Type I Error Rates for the ETS C Rule 

The Type I error rates for the refined and unrefined procedures for all conditions were 
very low—below 1%. (This is quite typical for the ETS C rule; see Zwick, 2012.) For the four 
no-DIF conditions, average Type I error rates are shown in Table 5. For the items without DIF in 
the remaining conditions, Type I error rates are given in the DIF absent columns of Tables 6 
through 9. 

The only factor that had a substantial effect on Type I error was sample size: The average 
Type I error for n R = n F = 500 was .034, while for n R = 200, n F = 50, it was .687. (Note that these 
averages are in the percent, rather than the proportion metric.) The average Type I error rate for 
non-DIF items in unbalanced conditions was slightly higher than the average error rate in 
balanced or no-DIF conditions. In balanced conditions, refined DIF analyses tended to yield 
higher Type I error rates than unrefined analyses, while in unbalanced conditions, unrefined 
methods tended to have higher rates than refined methods. However, differences between refined 
and unrefined methods were small.

**Extracted records**.
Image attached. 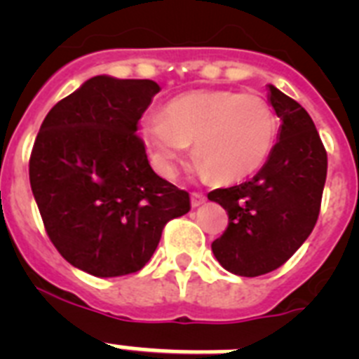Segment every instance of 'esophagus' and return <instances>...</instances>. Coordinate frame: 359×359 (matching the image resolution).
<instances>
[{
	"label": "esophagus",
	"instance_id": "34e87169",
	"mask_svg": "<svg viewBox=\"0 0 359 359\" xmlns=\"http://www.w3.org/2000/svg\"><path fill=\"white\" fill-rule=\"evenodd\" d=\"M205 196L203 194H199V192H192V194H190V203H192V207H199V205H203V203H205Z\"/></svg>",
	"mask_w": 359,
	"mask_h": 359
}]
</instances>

**Exercise directions**. Translate this sentence from the excerpt on Type I error rates for the ETS C rule into Spanish: "In balanced conditions, refined DIF analyses tended to yield higher Type I error rates than unrefined analyses, while in unbalanced conditions, unrefined methods tended to have higher rates than refined methods."

**The result**. En las condiciones equilibradas, los análisis de DIF refinados tendieron a producir tasas de error de tipo I más altas que los análisis no refinados, mientras que en las condiciones desequilibradas, los métodos no refinados tendieron a presentar tasas más altas que los métodos refinados.